_PASSAGE TO READ_.
────────────────────────────────────────

The project of naturalizing intentionality, of understanding how the brain can instantiate the semantic properties we attribute to mental representations, requires not only that we can explain how brains like ours can have neural states that refer to things that may or may not exist—i.e., how they can relate to their intentional objects—but also how they can be the bearers of intentional contents capable of determining their referents under one or another mode of presentation. Indeed, one way of thinking about the problem of cross-cut categories mentioned above, is in terms of MVPA failing to tell us anything about the content of neural representations that happen to have co-extensional referents.

With this clarification in mind, let us look at the second challenge, which is very closely related to the first one.Footnote 3 According to the received view in the philosophy of mind, any attempt to naturalize intentionality needs not only to explain how neural states or processes can bear contents that represent their intentional objects, but also how sometimes they can misrepresent them (Dretske, 1986; Neander, 1995; Neander & Schulte, 2021). The idea comes from Grice’s (1957) influential distinction between natural and non-natural meanings. The former refers to instances in which we say, of a meaning-bearer particular, X, that it means that p, only if p is the case. If we say “The spots on Tommy’s face means he has measles, but he does not have measles”, we are contradicting ourselves. The spots on Tommy’s face mean that he has measles only if he has measles (Dretske, 1986). By contrast, non-natural meanings are such that X can mean that p even when p is not the case. If we say “The needle in the gas gauge means the tank isn’t empty, but the tank is empty” we are not contradicting ourselves. Sediment in the tank may make the needle indicate that there is gas, for instance, even when the tank is empty. In other words: the needle in the gas gauge, unlike Tommy’s face spots, can misrepresent. Given that many of the expressions of our thoughts convey non-natural meanings, then it follows that we are the sort of creature whose thoughts can misrepresent. Furthermore, if thinking consists in tokening a mental representation, then it follows that our mental representations can misrepresent.

What does it take for a mental representation to misrepresent? Consider the mental representation of DOG, the extension of which are dogs and only dogs. If one were to token the representation of DOG when pointing to a cat, say, then one would be misrepresenting the cat as a dog. To illustrate, suppose that you see, from a distance, what appears to you as a dog (but in fact is a cat) and then you confidently say to your companion ‘Lo, a dog!’. A naturalistic analysis of what is going on would need to involve at least four components. First, there will be the tokening of a representation, whose vehicle would be some sort of neural state or process. Second, this representation would also have an intentional content which, in this case, would be DOG. Third, there would be an intentional object the representation is intended at—what Cummins (1996) calls the target of the representation. In this case, the target object would be a particular dog that would have fallen under the extension of DOG. Finally, the fourth component is the causal object of the tokening of the representation. In this case, the cause is a cat which does not fall under the extension of DOG. Thus, we have an instance of mismatch between the causal object and the target object and, thus, a case in which the referred object does not fall under the extension of its representational content. Explaining how this could be the case in purely descriptive terms is the challenge faced by those who want to offer naturalistic accounts of mental representation.

────────────────────────────────────────

_WHAT THE EXERCISE ASKS_.
Continue the passage on naturalizing intentionality and misrepresentation, starting after its final sentence.

_THE DATA_.

────────────────────────────────────────

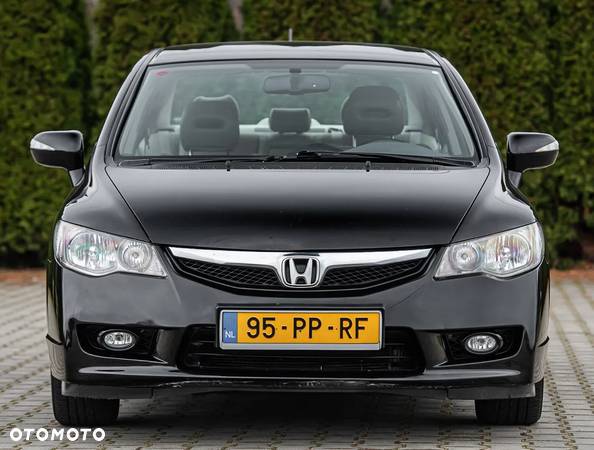 Honda Civic Hybrid 1.3i-DSI VTEC IMA CVT Elegance - 10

────────────────────────────────────────

_ANSWER SPACE_.
Advocates of MVPA argue that they can tell us how brains like ours can represent things like bottles, chairs and dogs. More precisely: some advocates of MVPA claim that they can give us evidence as to how the brain instantiates particular contents that represent intentional objects from categories such as BOTTLE, CHAIR, and DOG. And the relevant notion of representation here appears to be non-natural, as in the case of the aforementioned example of the mental representation of DOG. As a result, if MVPA is supposed to deliver evidence for representational contents in the non-natural sense, then it should be able to tell us when a neural representation gets its target object right and when it does not.

Unfortunately, we argue that if we take the success of a classifier at predicting a pattern of brain activity, X, given instances of category A as sufficient reason to claim that X represents A, then we may face a situation in which the classifier may classify an entirely different stimulus—say an instance of B—as being A without having a principled reason to assert that we have a case of misrepresentation. Let’s work this out more carefully. Consider a variation on the thought experiment discussed above, when we presented the problem of cross-cut categories. Suppose, again, that Neuroscientist 1 collected fMRI data while participants were sorting stimuli as being either LIVING or NON-LIVING. She then trained a classifier over a subset of the data from a certain ROI, ran the classifier over the testing set and found that it identified that a particular brain pattern, X, predicted instances of testing stimuli labeled as “living” with extraordinarily high accuracy. Excitedly, Neuroscientist 1 claims that brain pattern X represents LIVING—i.e., that the content of this putative neural representation is such that it refers to living and only living things. Then, Neuroscientist 2 comes along, reclassifies the stimuli as either SMALL or LARGE, trains a classifier over a subset of the data from the same ROI, and finds that X predicts stimuli from the testing set labeled as “small” with incredibly high accuracy as well. Happily, Neuroscientist 2 announces that brain pattern X represents SMALL—i.e., that the content of the putative neural representation is such that its extension covers small and only small things.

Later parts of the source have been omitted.